Copy the records from the line with "Looking at this" through the end of the records, swapping "camera" for "viewer" and leaving everything else unchanged. Leave the pictures out of your answer.

— Given data —
>>>
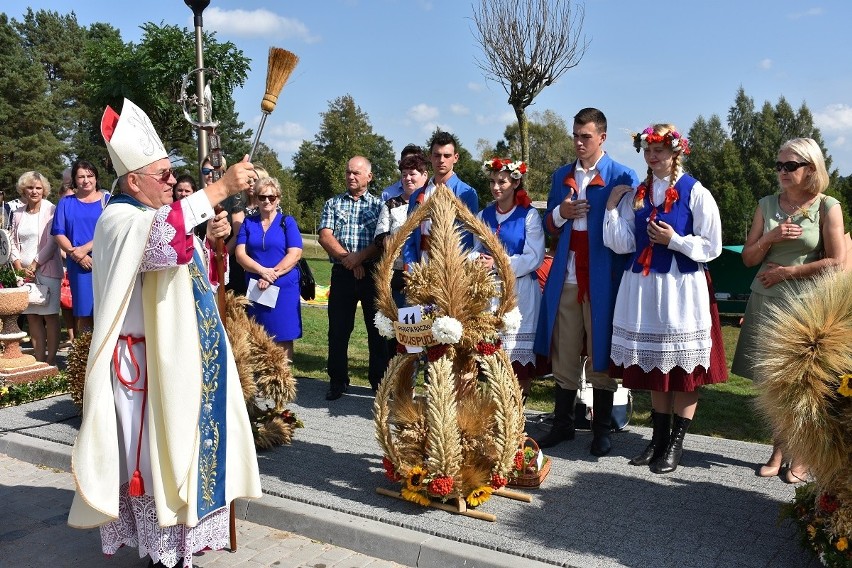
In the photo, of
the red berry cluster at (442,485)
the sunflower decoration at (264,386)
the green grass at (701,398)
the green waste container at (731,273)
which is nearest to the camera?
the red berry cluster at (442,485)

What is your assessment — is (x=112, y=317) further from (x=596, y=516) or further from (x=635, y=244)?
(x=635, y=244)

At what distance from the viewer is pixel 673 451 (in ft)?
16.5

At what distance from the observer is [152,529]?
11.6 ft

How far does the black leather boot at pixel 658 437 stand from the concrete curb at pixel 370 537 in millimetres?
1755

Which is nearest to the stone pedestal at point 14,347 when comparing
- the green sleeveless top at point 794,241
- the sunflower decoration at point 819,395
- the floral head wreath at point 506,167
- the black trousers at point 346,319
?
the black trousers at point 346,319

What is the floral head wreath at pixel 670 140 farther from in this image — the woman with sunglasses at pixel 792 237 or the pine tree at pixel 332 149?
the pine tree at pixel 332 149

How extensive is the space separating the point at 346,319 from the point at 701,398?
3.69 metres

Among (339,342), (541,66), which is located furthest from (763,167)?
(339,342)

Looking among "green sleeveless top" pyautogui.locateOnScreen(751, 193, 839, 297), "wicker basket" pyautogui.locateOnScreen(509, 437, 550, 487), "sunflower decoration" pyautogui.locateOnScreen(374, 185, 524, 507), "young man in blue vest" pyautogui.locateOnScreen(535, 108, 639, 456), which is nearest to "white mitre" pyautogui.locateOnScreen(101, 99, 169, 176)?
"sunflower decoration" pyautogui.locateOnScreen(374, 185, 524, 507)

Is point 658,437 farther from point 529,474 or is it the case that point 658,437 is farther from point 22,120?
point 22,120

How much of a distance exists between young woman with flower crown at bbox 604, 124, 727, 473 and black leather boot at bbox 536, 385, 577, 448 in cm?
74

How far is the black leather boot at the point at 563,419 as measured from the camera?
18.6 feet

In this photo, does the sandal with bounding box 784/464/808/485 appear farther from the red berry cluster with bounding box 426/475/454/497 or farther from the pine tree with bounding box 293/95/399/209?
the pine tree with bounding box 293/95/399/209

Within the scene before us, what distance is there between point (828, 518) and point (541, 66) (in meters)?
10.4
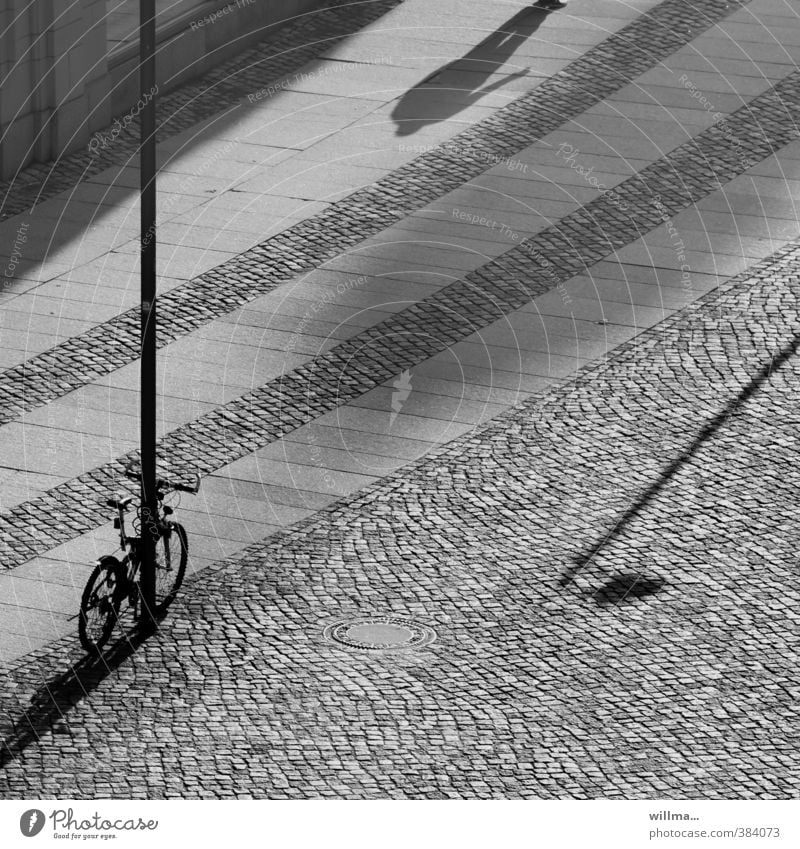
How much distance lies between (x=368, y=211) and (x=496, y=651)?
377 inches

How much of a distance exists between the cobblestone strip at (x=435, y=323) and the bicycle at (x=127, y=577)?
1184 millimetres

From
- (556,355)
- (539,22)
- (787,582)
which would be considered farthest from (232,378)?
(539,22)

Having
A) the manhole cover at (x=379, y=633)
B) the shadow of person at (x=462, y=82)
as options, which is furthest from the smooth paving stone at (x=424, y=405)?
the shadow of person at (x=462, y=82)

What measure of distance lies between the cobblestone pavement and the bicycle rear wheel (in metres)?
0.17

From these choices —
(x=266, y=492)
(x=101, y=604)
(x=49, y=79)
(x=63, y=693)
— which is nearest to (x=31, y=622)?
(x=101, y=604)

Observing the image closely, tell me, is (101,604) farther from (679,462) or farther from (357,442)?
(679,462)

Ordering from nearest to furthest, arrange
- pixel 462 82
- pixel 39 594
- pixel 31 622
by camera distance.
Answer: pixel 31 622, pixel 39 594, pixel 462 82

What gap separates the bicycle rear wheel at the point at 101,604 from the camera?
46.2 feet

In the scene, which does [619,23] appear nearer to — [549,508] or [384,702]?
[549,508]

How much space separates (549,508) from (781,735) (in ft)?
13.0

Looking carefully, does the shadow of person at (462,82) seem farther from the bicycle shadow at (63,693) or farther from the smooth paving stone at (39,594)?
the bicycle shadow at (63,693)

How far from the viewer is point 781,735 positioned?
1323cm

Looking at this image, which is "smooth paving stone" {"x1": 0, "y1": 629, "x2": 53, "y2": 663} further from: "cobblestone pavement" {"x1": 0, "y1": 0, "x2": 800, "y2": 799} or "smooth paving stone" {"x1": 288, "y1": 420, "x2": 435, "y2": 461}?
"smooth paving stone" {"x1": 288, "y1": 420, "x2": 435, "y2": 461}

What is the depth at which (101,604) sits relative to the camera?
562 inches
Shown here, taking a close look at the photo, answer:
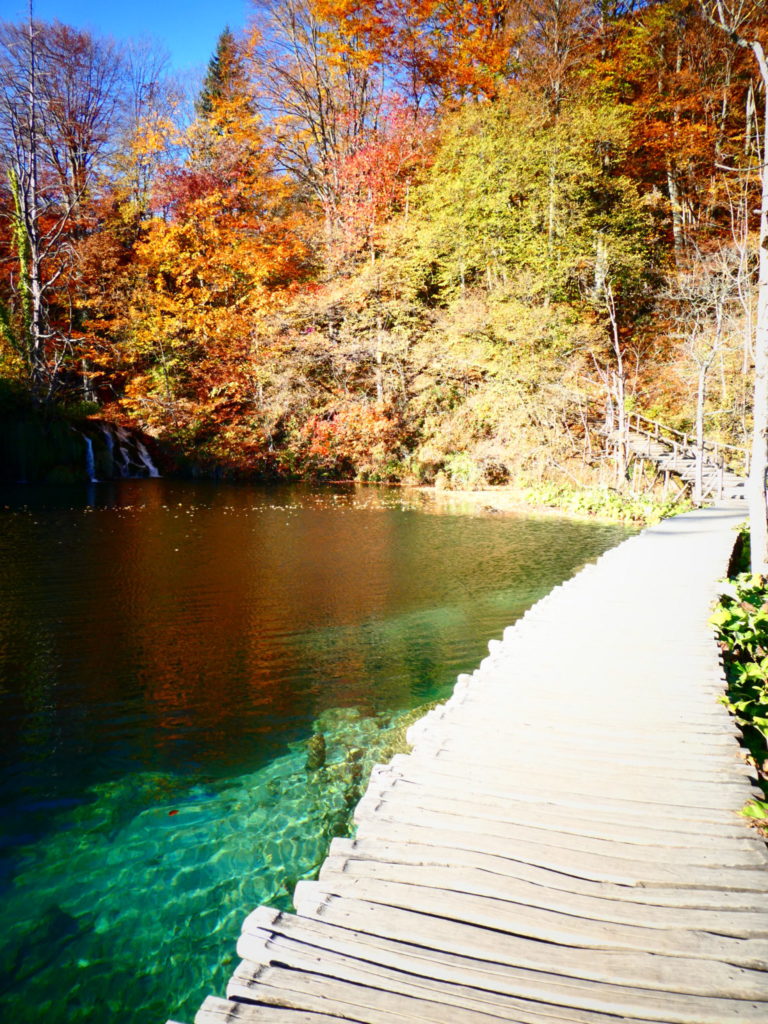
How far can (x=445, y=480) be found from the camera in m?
<<<
— Written answer —
Looking at this image, which is "smooth paving stone" {"x1": 0, "y1": 629, "x2": 53, "y2": 663} further from: "cobblestone pavement" {"x1": 0, "y1": 0, "x2": 800, "y2": 799} or "smooth paving stone" {"x1": 288, "y1": 420, "x2": 435, "y2": 461}?
"smooth paving stone" {"x1": 288, "y1": 420, "x2": 435, "y2": 461}

What is the depth at which (101,604) sits relative to the viewer?
562 inches
Shown here, taking a close look at the photo, answer:
How far can (x=445, y=480) be found from the viewer in m?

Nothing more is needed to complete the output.